Secret Scanning Guide: Detecting API Keys, Tokens, and Credentials Before They Cause Breaches
Secret scanning is the automated practice of detecting API keys, passwords, tokens, and other credentials that have been accidentally committed to source code repositories. It is one of the most high-value, low-effort security controls available — and it is still widely neglected.
A single leaked AWS access key can result in a six-figure cloud bill within hours. A leaked Stripe secret key exposes all customer payment data. A leaked database password opens your entire data tier to the internet. These are not theoretical scenarios — they happen daily to companies of every size.
This guide covers why secrets leak, how detection tools work, the major tools available (TruffleHog, Gitleaks, GitHub Secret Scanning), and how to build a layered defense.

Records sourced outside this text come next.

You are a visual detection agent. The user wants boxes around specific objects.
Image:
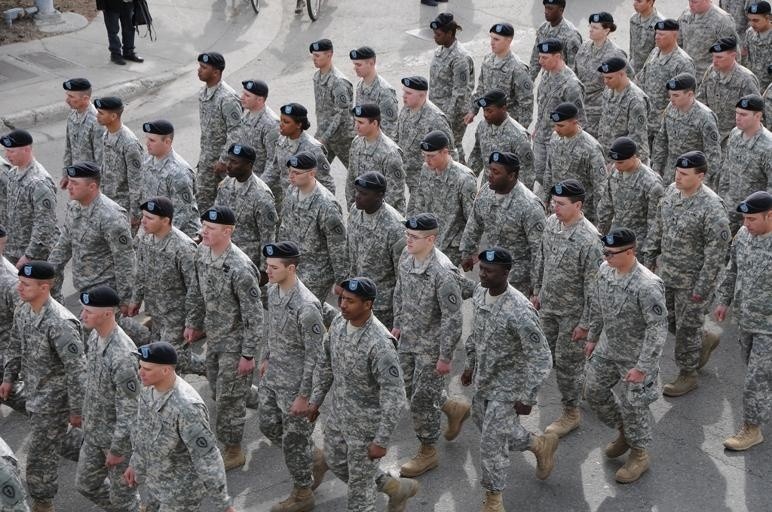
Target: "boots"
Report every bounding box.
[544,405,581,438]
[377,471,420,512]
[220,444,245,471]
[29,498,55,512]
[399,443,438,478]
[480,492,505,512]
[615,448,650,484]
[311,447,328,490]
[699,331,719,368]
[663,368,699,397]
[722,421,764,451]
[606,425,630,458]
[270,482,316,512]
[529,432,559,479]
[440,398,471,441]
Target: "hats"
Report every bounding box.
[198,52,225,68]
[80,287,119,307]
[67,161,100,177]
[401,76,428,90]
[139,196,174,217]
[200,205,237,226]
[589,12,614,23]
[748,1,770,14]
[420,129,448,151]
[478,246,512,265]
[536,38,563,53]
[0,130,33,147]
[489,151,520,169]
[228,143,256,162]
[351,104,380,118]
[262,240,301,258]
[736,191,772,214]
[430,13,453,30]
[666,72,695,90]
[674,150,706,168]
[285,151,318,169]
[309,39,332,53]
[93,97,122,111]
[602,227,635,247]
[142,119,174,135]
[280,103,307,119]
[478,88,505,107]
[341,277,377,299]
[354,171,387,192]
[489,22,514,37]
[709,37,735,53]
[550,179,586,198]
[62,78,91,91]
[242,79,268,95]
[607,136,637,160]
[405,213,439,230]
[736,94,763,111]
[597,57,626,74]
[654,19,679,30]
[138,341,178,365]
[17,260,54,279]
[350,46,374,60]
[550,102,579,122]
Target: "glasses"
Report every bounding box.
[405,233,431,240]
[602,247,633,256]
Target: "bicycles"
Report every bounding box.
[250,0,260,15]
[306,0,323,22]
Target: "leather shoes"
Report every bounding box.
[110,52,126,66]
[123,49,144,62]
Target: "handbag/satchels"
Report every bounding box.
[133,0,152,27]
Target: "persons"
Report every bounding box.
[0,0,772,510]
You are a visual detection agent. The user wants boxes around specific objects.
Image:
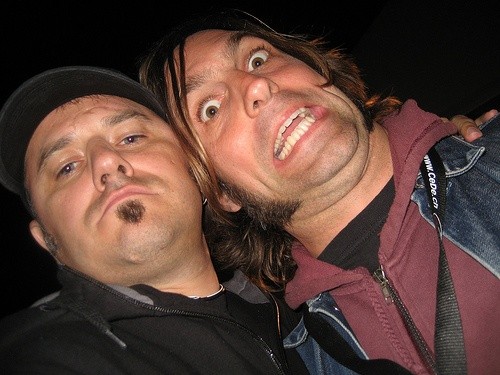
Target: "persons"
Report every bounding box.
[139,1,499,375]
[0,66,500,375]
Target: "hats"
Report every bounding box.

Secure your deployed app too: Once your code is clean, run ZeriFlow to check that your web application is not exposing sensitive configuration through HTTP headers, paths, or misconfigured responses. It runs 80+ checks automatically.

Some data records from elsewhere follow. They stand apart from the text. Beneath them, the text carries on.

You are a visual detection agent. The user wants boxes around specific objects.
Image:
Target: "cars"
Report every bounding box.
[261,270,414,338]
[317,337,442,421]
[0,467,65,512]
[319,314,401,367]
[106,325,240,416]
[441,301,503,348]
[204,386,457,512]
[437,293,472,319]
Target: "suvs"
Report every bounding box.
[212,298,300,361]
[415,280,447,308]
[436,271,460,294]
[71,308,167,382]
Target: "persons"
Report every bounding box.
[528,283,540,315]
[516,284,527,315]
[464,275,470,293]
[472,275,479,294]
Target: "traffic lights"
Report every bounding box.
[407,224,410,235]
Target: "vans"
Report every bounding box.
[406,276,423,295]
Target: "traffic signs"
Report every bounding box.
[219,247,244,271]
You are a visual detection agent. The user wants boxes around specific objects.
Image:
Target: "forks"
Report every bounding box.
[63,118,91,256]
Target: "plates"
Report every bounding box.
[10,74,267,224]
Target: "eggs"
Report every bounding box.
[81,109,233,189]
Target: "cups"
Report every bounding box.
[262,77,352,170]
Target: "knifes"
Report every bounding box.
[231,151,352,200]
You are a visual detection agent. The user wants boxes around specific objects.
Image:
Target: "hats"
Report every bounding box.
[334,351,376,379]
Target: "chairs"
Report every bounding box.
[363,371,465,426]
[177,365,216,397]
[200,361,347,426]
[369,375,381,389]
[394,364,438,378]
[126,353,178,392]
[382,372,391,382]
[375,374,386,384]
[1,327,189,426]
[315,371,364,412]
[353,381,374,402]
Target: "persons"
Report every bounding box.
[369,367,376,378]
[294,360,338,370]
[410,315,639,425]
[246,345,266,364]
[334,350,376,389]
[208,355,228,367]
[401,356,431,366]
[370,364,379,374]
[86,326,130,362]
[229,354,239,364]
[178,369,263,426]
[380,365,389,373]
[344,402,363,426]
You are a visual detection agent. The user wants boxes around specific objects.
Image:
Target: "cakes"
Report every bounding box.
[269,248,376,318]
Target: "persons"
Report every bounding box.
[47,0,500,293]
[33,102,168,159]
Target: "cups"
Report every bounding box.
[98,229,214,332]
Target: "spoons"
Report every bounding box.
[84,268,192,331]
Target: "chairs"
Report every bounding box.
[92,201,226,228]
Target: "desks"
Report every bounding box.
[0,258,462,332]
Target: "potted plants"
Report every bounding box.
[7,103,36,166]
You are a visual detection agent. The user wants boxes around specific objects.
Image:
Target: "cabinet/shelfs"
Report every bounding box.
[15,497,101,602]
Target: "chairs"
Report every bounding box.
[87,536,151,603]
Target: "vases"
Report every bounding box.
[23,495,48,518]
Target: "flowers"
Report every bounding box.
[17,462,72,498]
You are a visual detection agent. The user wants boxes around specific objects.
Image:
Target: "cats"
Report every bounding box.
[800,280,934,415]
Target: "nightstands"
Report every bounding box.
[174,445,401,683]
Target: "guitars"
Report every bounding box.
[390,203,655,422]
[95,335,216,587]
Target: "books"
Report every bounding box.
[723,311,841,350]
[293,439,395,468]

Why Secrets End Up in Code: The Root Causes
Understanding why secrets leak helps you build effective prevention:
1. Local development convenience. Developers hardcode credentials to avoid setting up environment variables during rapid prototyping, then forget to remove them before committing.
2. Copy-paste accidents. A developer copies a config block from a working environment, including credentials, into a config file that gets committed.
3. Commit message leaks. Sometimes credentials appear in commit messages or comments, not just in code.
4. CI/CD configuration files. Pipeline configuration files checked into repositories sometimes contain secrets that 'should' come from environment variables.
5. Test files and fixtures. Test data files often contain real credentials used to create the test data, then committed as fixtures.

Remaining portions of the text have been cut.